Hi thank you very much for the reply,

if i am not wrong, this is the one equivalent to your sed command

Code:
echo "(ab.) (bigone) (1) (2) (3)" | sed -e "s/)/)\n/g;s/^.*(//;s/).*//;/^$/d"
and since you had used,
"s/^.*(//"

everything till 3 would be stripped off.

Could you please explain the output?

I dont think we would get all the characters within '(' and ')'
 
Old 01-08-2007, 01:14 AM   #9
makyo
Member
 
Registered: Aug 2006
Location: Saint Paul, MN, USA
Distribution: {Free,Open}BSD, CentOS, Debian, Fedora, Solaris, SuSE
Posts: 719

Rep: Reputation: 72
Hi, kshkid.

The reason I used 2 sed commands is because the first one is necessary to break the strings onto separate lines, which then feeds the second sed. If the two sed commands are combined into one, then you will have inserted an embedded newline after each ")", but the embedded newline is just another character to the matching engine, so the greedy match will span the longest string of characters, which is up to the "3".

It's possible that you could do the entire operation with one sed command by making use of the hold space, but that would add complexity. I did not investigate that possibility.

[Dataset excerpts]
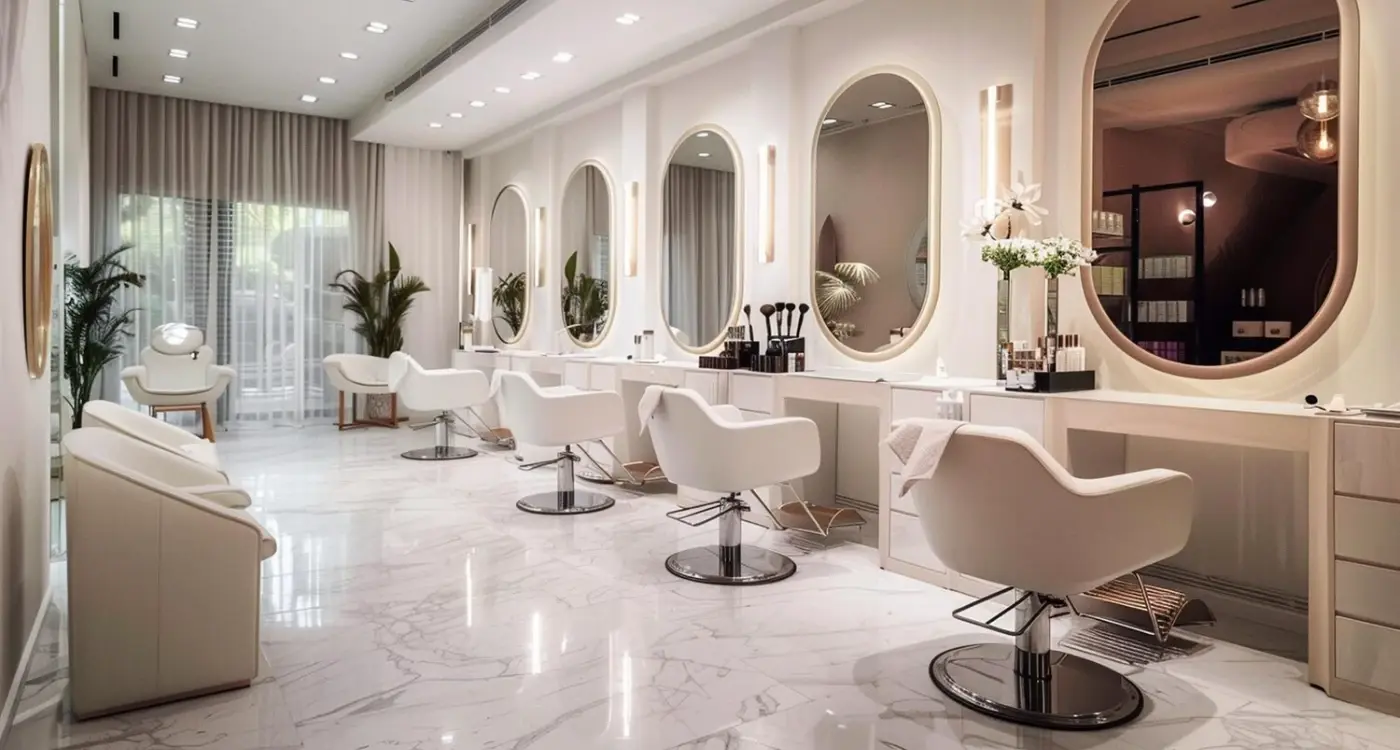 How Should I Design Apps for Beauty and Salon Businesses?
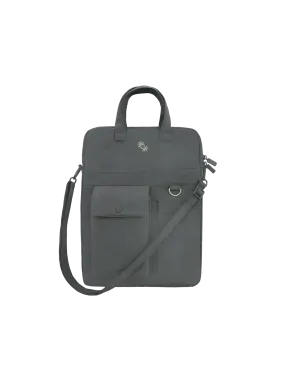 Utility Laptop Bag (13.3" Slate)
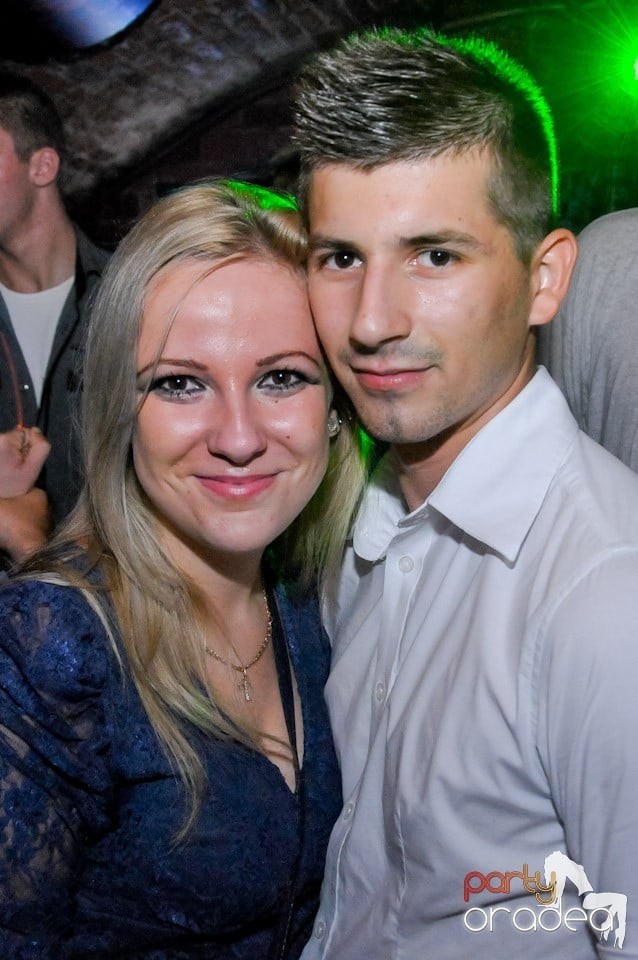 Welcome Bavk: NMD Student's Party, 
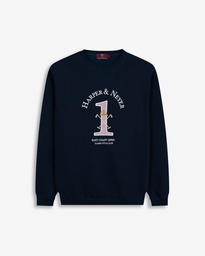 Sudadera Winner Navy Blue - Harper &amp; Neyer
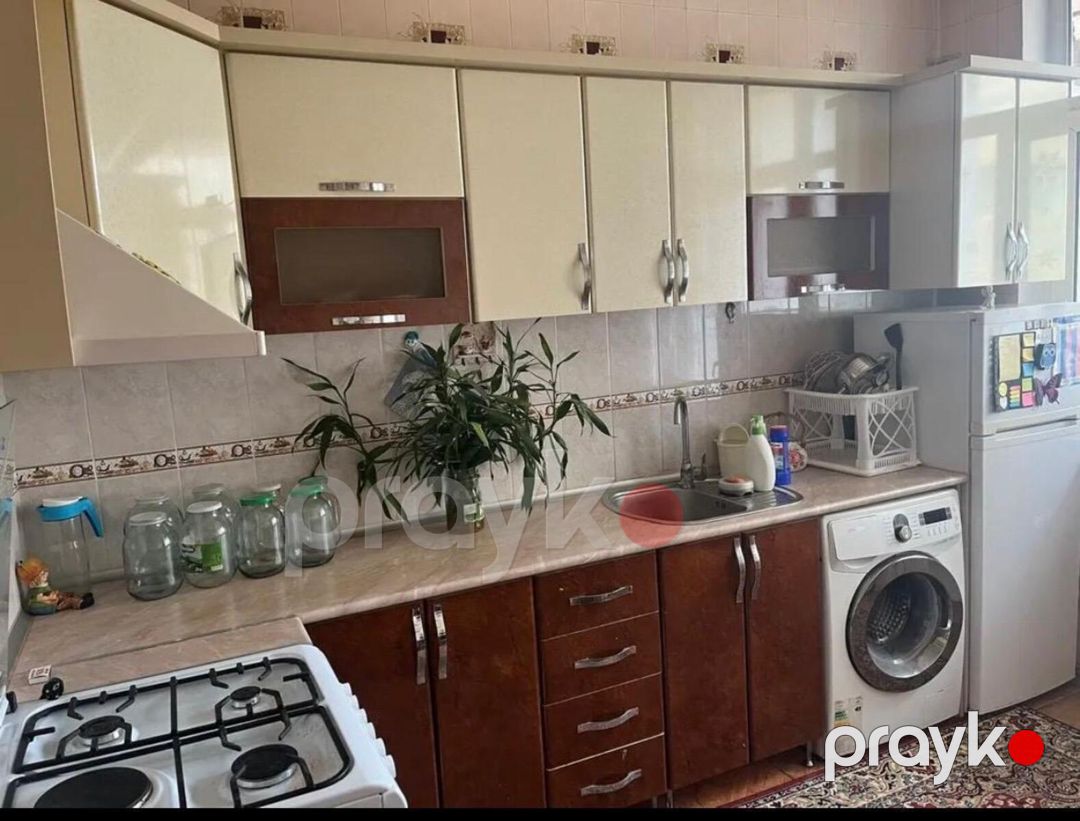 Satılır 2 otaqlı yeni tikili 75 m² — Mənzil, Bakı (5)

TASK INSTRUCTIONS:
• a. Please list each semicolon-separated sed command in the quoted script on the forum thread's Code line.
• b. Duplicate the part of the forum thread that begins at the words "Hi thank you" and stop after "explain the output?".
Work only from the forum thread, not the listing.

ANSWERS PROVIDED:
• a.
s/)/)\n/g
s/^.*(//
s/).*//
/^$/d

• b.
Hi thank you very much for the reply,

if i am not wrong, this is the one equivalent to your sed command

Code:
echo "(ab.) (bigone) (1) (2) (3)" | sed -e "s/)/)\n/g;s/^.*(//;s/).*//;/^$/d"
and since you had used,
"s/^.*(//"

everything till 3 would be stripped off.

Could you please explain the output?